As a developer at Gear Tech, I’m constantly looking for ways to optimize the performance of our blockchain. The Gear protocol, which we’re building using Substrate, benefits greatly from these optimizations. In this blog post, I’ll take you through our process of profiling a WASM runtime in Substrate using the Linux perf tool. This post is intended for developers who already have experience with Substrate and are looking to explore their codebase further.
Our main goal in this profiling process is to explore the performance of the runtime interface and identify any weak spots. By understanding where our code spends most of its time, we can focus our optimization efforts where they will have the most impact.
Building Perf from Source
Perf is a powerful performance analysis tool for Linux 2.6+ based systems. It abstracts away CPU hardware differences and presents a simple command-line interface. As part of the Linux kernel source code, it requires compilation from source.
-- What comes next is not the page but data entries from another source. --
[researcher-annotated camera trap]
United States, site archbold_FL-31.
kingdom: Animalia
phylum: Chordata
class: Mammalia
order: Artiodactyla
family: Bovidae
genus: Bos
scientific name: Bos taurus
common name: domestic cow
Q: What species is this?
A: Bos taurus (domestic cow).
One of the reasons for building perf from source is to address the slow execution of the perf script command in the default version available in many Linux distributions. In our case, the wasmtime jitdump files are quite large, and running perf script on them using the default perf version can take hours. By building perf from source, we can apply patches to improve the execution speed of perf script. For more information about this issue and the patches applied, check out this article ~60x speed-up of Linux “perf”.
Best way is to match your kernel version with linux repo. Mine is 5.19 but there is a bug with detecting libcrypto.h more here. So I will use latest v6.4 realease which also works.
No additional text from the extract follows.